Net Ponsse Machine sales were regionally distributed as follows: Nordic countries and the Baltics 46.7 (50.4) per cent, Central and Southern Europe 22.8 (19.7) per cent, North America 13.1 (9.8) per cent, South America 15.8 (18.0) per cent and Asia, Australia and Africa 1.6 (2.1) per cent.

PROFIT PERFORMANCE

The operating profit amounted to EUR 13.2 (1.2) million. The operating profit equalled 7.1 (0.7) per cent of net sales for the period under review. The impact on profit of the Brazilian Full Service contract for the period under review was EUR -1.0 million. There is a provision of EUR 15.0 million in the Group’s balance sheet for a loss-making contract. Provision was increased by a net amount of EUR 1.0 million during the period under review. The contract is fixed-term and will expire at the end of 2026.

Consolidated return on capital employed (ROCE) stood at 15.7 (-0.8) per cent.

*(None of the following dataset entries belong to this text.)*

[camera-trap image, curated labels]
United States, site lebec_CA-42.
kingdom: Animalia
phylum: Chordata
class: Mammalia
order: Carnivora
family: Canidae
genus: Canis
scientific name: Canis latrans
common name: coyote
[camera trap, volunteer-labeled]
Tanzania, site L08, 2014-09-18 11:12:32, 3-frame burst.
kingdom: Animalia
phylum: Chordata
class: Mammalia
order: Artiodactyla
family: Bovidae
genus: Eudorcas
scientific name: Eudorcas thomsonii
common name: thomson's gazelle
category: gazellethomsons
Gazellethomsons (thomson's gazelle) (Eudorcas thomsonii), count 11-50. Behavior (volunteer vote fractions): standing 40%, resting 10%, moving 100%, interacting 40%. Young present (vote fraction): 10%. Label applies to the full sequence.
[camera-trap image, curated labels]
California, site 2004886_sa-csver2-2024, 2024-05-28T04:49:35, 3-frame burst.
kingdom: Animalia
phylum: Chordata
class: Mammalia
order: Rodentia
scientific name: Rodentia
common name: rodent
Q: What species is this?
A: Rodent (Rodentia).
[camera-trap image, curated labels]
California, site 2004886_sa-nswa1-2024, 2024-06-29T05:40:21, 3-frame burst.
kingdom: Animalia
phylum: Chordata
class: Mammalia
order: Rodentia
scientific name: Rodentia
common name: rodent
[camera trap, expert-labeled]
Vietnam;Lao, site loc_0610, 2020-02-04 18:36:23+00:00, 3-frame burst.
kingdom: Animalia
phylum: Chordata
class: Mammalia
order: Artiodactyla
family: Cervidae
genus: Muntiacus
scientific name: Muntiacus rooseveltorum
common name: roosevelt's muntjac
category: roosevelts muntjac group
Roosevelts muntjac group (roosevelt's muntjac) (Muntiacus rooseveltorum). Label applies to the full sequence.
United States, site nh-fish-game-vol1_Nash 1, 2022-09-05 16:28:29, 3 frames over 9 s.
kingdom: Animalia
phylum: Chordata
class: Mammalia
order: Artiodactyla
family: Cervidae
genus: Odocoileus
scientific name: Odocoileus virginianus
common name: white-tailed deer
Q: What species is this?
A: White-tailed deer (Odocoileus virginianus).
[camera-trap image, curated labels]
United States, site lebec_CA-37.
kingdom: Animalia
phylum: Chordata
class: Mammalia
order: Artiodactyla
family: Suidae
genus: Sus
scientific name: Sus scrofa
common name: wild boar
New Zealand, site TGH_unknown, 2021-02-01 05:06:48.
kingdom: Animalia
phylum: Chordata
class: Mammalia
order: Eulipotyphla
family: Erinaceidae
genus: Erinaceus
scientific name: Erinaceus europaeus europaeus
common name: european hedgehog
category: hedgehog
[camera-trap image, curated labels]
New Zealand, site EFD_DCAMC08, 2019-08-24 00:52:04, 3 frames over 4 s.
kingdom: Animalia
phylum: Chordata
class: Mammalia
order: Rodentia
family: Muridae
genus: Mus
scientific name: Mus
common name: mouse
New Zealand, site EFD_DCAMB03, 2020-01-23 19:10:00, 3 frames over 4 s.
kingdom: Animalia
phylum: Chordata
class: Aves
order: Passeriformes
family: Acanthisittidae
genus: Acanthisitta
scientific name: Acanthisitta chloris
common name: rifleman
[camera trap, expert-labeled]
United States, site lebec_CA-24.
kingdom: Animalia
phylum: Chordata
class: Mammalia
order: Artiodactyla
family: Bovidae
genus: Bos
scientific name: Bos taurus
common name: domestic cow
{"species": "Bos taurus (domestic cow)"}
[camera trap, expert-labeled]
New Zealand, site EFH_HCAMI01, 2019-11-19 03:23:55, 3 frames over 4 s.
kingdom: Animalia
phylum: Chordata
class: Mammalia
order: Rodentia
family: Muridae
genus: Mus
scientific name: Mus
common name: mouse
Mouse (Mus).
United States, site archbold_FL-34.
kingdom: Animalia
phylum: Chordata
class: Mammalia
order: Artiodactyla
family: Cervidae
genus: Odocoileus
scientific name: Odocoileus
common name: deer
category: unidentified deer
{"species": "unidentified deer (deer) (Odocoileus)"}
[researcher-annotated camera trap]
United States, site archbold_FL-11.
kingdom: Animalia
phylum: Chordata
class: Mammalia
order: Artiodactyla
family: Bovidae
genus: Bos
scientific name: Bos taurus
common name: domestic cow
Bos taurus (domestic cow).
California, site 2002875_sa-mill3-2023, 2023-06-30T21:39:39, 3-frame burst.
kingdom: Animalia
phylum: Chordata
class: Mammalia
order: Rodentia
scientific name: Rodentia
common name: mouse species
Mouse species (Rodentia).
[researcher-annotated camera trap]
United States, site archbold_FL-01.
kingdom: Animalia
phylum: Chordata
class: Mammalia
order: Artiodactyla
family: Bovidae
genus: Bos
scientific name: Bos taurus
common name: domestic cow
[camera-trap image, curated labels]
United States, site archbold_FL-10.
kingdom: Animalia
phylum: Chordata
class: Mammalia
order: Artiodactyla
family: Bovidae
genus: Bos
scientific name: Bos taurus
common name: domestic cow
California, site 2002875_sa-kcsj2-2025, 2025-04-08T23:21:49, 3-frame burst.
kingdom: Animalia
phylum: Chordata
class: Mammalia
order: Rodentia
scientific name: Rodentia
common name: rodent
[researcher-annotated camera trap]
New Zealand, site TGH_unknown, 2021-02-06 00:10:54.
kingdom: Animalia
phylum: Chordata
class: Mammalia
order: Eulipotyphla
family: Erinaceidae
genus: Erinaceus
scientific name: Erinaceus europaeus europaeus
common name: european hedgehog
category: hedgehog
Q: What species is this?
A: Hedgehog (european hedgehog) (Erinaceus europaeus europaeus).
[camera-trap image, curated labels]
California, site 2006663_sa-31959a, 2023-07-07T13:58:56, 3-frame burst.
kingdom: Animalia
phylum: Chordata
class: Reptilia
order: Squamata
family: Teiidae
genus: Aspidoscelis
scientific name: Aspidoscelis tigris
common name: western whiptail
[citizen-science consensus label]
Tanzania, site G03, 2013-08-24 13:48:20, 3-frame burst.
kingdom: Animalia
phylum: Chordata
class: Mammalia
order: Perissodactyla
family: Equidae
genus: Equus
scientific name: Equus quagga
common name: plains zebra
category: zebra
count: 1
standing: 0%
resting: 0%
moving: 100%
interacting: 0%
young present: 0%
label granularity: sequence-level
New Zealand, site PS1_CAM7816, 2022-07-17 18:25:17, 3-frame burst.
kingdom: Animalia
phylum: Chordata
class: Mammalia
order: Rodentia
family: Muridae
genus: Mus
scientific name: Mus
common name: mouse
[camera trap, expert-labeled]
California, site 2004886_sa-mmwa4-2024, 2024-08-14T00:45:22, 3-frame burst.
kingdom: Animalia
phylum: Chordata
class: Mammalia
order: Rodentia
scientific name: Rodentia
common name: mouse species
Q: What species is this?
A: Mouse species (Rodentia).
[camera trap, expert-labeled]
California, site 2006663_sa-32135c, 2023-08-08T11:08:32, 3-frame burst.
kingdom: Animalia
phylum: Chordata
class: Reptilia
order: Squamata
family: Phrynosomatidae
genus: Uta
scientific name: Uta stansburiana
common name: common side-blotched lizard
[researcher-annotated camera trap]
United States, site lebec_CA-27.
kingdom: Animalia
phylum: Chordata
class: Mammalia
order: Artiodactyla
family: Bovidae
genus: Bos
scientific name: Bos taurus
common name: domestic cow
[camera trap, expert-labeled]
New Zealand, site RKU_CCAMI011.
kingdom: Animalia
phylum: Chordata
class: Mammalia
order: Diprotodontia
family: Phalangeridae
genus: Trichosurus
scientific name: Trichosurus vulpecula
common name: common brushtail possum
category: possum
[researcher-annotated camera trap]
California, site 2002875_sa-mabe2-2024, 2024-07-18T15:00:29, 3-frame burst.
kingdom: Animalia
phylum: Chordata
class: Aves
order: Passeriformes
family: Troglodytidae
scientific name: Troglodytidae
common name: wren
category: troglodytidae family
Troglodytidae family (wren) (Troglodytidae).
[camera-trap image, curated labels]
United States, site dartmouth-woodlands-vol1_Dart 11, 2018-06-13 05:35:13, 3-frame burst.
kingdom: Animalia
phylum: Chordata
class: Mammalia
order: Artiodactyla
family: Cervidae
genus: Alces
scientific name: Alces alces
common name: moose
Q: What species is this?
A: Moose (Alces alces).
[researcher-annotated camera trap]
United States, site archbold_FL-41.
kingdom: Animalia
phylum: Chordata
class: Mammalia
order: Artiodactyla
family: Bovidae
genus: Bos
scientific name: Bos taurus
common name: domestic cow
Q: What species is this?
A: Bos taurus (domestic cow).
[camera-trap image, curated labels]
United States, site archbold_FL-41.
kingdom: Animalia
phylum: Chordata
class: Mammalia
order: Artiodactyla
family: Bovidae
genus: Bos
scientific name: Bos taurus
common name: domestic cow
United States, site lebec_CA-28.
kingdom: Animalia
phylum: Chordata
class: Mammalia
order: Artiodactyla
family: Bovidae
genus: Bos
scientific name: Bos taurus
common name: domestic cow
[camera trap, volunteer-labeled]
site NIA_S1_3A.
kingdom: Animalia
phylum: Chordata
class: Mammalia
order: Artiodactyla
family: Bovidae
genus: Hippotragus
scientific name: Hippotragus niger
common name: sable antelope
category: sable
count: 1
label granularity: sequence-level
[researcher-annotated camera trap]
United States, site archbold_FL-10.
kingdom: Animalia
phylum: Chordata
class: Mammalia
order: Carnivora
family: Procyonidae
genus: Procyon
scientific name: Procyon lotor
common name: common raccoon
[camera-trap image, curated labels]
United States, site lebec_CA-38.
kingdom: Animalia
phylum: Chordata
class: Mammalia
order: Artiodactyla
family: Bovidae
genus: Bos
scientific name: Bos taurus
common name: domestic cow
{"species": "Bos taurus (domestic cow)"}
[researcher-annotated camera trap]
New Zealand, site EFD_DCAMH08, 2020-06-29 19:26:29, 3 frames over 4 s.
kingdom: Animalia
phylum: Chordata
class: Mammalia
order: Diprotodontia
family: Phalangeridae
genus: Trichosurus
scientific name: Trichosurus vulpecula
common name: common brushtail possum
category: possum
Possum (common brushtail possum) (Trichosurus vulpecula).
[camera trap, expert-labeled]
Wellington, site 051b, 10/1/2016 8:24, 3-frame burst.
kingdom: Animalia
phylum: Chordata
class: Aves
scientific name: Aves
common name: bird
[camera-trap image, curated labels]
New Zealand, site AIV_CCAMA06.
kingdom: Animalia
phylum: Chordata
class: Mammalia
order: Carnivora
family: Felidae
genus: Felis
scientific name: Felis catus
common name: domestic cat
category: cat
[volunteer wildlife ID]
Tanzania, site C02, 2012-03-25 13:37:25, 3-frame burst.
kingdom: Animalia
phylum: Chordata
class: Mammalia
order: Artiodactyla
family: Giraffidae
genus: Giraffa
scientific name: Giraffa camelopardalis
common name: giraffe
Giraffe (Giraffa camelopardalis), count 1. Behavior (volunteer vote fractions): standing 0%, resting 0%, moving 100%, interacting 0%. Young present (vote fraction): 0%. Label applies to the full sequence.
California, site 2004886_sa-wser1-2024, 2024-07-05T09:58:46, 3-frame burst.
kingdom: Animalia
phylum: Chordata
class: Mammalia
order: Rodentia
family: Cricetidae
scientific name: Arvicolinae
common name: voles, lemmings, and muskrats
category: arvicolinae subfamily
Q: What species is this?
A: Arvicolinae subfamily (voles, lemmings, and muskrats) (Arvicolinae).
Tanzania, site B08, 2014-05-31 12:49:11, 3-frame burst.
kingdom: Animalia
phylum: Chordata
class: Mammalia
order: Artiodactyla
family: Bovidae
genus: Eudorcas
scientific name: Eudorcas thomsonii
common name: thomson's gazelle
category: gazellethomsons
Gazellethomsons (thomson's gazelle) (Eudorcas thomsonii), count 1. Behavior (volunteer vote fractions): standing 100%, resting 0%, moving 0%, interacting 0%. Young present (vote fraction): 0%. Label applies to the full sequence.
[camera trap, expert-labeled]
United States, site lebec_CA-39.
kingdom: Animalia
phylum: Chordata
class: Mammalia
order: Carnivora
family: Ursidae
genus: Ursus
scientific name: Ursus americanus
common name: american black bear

Staff costs for the period under review totalled EUR 29.7 (27.8) million. Other operating expenses stood at EUR 21.8 (22.1) million. The cost impact of the loss-making Full Service contract of the Brazilian subsidiary is included in other operating expenses. The net total of financial income and expenses amounted to EUR 1.8 (-3.8) million. Exchange rate gains and losses due to currency rate fluctuations were recognised under financial items, having a net impact of EUR 2.2 (-2.7) million. During the period under review, EUR -0.1 million of revaluation losses on interest rate swaps were recognised in the result. The parent company’s receivables from subsidiaries stood at EUR 104.9 (119.2) million net. Receivables from subsidiaries mainly consist of trade receivables.

Result for the period under review totalled EUR 14.4 (-3.4) million. Diluted and undiluted earnings per share (EPS) came to EUR 0.51 (-0.12).